Again that undercurrent swept over her like a blanket of wild dizziness—sensuality of a kind she’d never encountered or imagined. Sexual tension so intense…but it was also teasing, almost fun. Which was surprising, given he was so very serious…and she so very inept at banter.

Two waiters appeared and set six dishes on the table. Six decadent desserts that were miniature works of culinary art.

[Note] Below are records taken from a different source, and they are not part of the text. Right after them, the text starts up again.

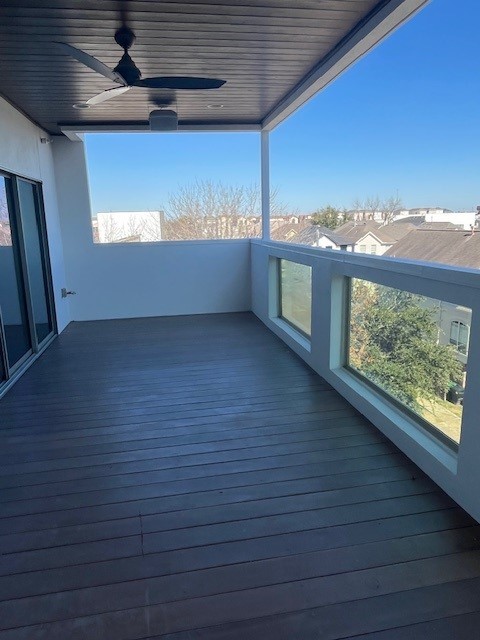 1255 Utah Street Property Photo 3
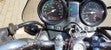 ir a ficha de vehículo HONDA CBF 600N
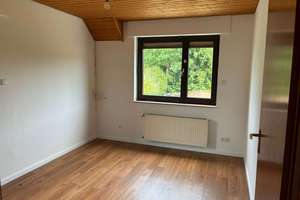 Modernes attraktives Einfamilienhaus mit Garten in Köln-Holweide – Die vollständige Adresse der Immobilie erhältst du vom Anbieter., 51067 Holweide, Köln – Vorschaubild 14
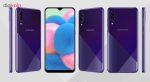 گوشی موبایل سامسونگ مدل Galaxy A30s SM-A307GN/DS دو سیم کارت ظرفیت 32 گیگابایت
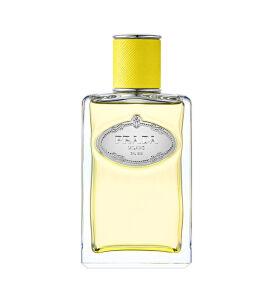 Prada Infusion d'Ylang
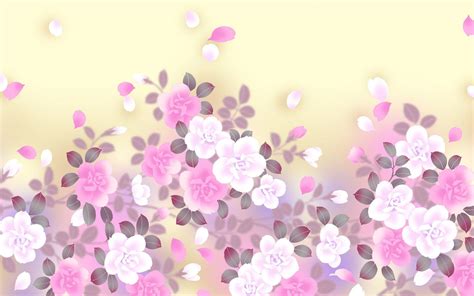 Chinese Flower Wallpapers - Top Free Chinese Flower Backgrounds - WallpaperAccess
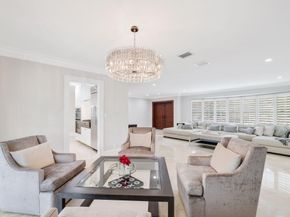 2131 Date Palm Road, Boca Raton FL 33432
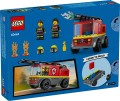 60463ac.jpg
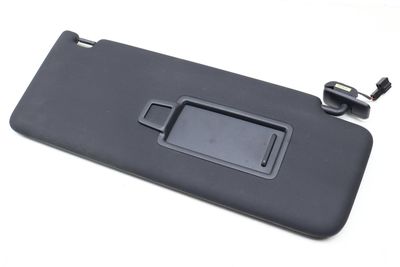 SUN VISOR / MIRROR 3CN857552E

‘They’re only small portions,’ she said softly, as if that made it better. ‘I imagine they’re rich.’

‘Why don’t you take a bite and find out?’ That tone was back—dry on the surface, but wicked beneath—daring her to take the risk, to take a bite of something so far out of her league. To taste something miles away from her realm of experience.

She picked up the silver fork and forced herself to focus on the glorious-looking food, rather than the man across the table mesmerising her. She took a moment to mentally debate which she should taste first—it was a three-way contest between the chocolate nirvana, the caramel or the raspberry heaven. In the end the chocolate won.

Ettie closed her eyes as she sucked the rich mousse from the spoon.

‘Good?’

It was impossible to answer him—the deliciousness too much to express. It was like all the good things in the world had been put together in the one flavour bomb and it had just burst on her tongue.